Falling with Grace - Page 154
“I mean, it’s not really overreaching as it is valid—”
“Goodbye, Charity.”
“Fine.” She pulled out her phone and snapped a picture. “He’s gonna want evidence.”
“Don’t come back here again.”
“No problem-o.” She gave a mock salute. “Also, some of your guys are gonna have a bit of a headache when they wake up.” She disappeared around the corner.
“I’m going to kill her.” Javier moved towards the door.
“Settle down.” I propped my ankle on my knee, my gun digging into my back. “We can’t risk a war with the Morenos.”
“But we could before?”
“I didn’t have the unrest as I do now.” I sighed and kept my eyes on the door for a while longer, then turned to Carter. “What were we saying before?” I crossed my arms over my chest. “Oh, right. How did you get a wife like that?”
“I…What do you mean?” His lower lip hung as though I’d severed the muscles holding it up.
“You like to carve up women, right?”
He shook his head. “I don’t know what you mean.” The string of saliva snapped as he spoke. “Is that what this is about?” His muscles trembled as his fingers shook against the table and knives. “Since when does the cartel play vigilante?”
A smile crept over my face. “There isno vigilante work here, Carter.”
“Okay, so what?”
I scoffed and pushed off the table. “I don’t care about your devious desires. That’s not my issue—”
“Then, let me go.”
I lunged and snagged the knife handle, giving it a half turn.
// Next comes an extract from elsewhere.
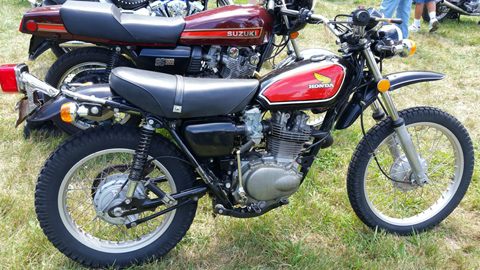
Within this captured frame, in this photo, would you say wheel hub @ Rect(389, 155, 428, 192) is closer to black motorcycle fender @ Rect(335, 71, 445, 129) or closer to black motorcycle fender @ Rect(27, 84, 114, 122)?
black motorcycle fender @ Rect(335, 71, 445, 129)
His screams radiated from his lungs, piercing my ears. “Do not interrupt me.” I sneered, bearing my teeth. “Where’s Andrés Ortiz?”
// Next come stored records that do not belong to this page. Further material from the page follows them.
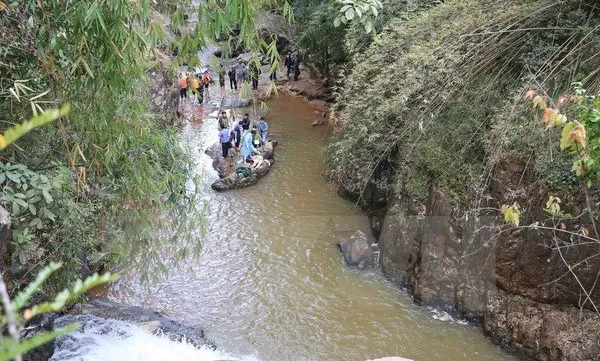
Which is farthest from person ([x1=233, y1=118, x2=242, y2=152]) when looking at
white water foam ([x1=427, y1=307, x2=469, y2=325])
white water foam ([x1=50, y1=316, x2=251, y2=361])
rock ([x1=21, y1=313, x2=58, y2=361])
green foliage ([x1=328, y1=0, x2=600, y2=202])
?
rock ([x1=21, y1=313, x2=58, y2=361])

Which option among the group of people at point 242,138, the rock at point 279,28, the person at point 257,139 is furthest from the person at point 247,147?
the rock at point 279,28

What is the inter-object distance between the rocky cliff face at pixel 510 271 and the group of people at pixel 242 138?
15.8ft

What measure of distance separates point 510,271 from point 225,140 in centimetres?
736

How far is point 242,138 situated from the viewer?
39.6ft

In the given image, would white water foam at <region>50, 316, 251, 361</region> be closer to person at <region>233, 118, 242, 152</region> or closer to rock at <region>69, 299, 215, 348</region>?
rock at <region>69, 299, 215, 348</region>

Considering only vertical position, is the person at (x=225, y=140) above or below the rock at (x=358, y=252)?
above

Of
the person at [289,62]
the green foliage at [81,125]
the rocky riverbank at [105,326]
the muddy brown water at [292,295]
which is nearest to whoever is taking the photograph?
the green foliage at [81,125]

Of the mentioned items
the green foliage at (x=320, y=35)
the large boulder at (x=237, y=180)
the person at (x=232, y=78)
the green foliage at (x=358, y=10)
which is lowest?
the large boulder at (x=237, y=180)

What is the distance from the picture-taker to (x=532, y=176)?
20.9ft

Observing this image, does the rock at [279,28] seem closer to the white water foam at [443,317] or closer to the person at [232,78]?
the person at [232,78]

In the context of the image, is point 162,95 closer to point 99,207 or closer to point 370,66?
point 370,66

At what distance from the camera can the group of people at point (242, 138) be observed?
1154cm

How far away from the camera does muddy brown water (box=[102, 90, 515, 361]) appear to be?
6648mm

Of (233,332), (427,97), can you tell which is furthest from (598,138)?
(233,332)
His swollen, wet eyes shifted to the left as I released the knife holding him and stepped towards the shelf cut into the wall with the saint positioned there.
Carter shook his hanging head, the wrinkles in his face deeper as he frowned. “I haven’t seen that asshole since he broke my legs. And for what? Some dumb bitch.”
I struck a long match along the box and lit the candle at the base, my insides roiling with violence. “Do you know what this statue means, Carter?”
“N-no.”
“Santa Muerte.” I tossed a silver coin at the saint’s feet and turned back to him, saying a quick prayer before touching the table. “Our patron saint of death.”
“What does that have to do with Andrés?”
I laughed. “Nothing. Under the gaze of Santa Muerte, no bad deeds make it to God’s eyes, and the silver coins ensure that. It means no matter what I do to you today, it will be as though it never happened.”
The man blubbered as I picked another sharpened steel knife off the butcher’s block and walked behind him.
“Where is Andrés?”
“I don’t know. He picked up and left soon after I got out of the hospital. He never stays in one place for long. Please.”
My teeth ground against one another, my jaw clenched tight.
“I told you what you wanted to know.”
“It would have never been good enough.” I slashed the knife from the base of his neck to the end of his shirt, working around his body until the shirt fell away. Blood dribbled from the nicks and long slashes, his cries for mercy falling on deaf ears.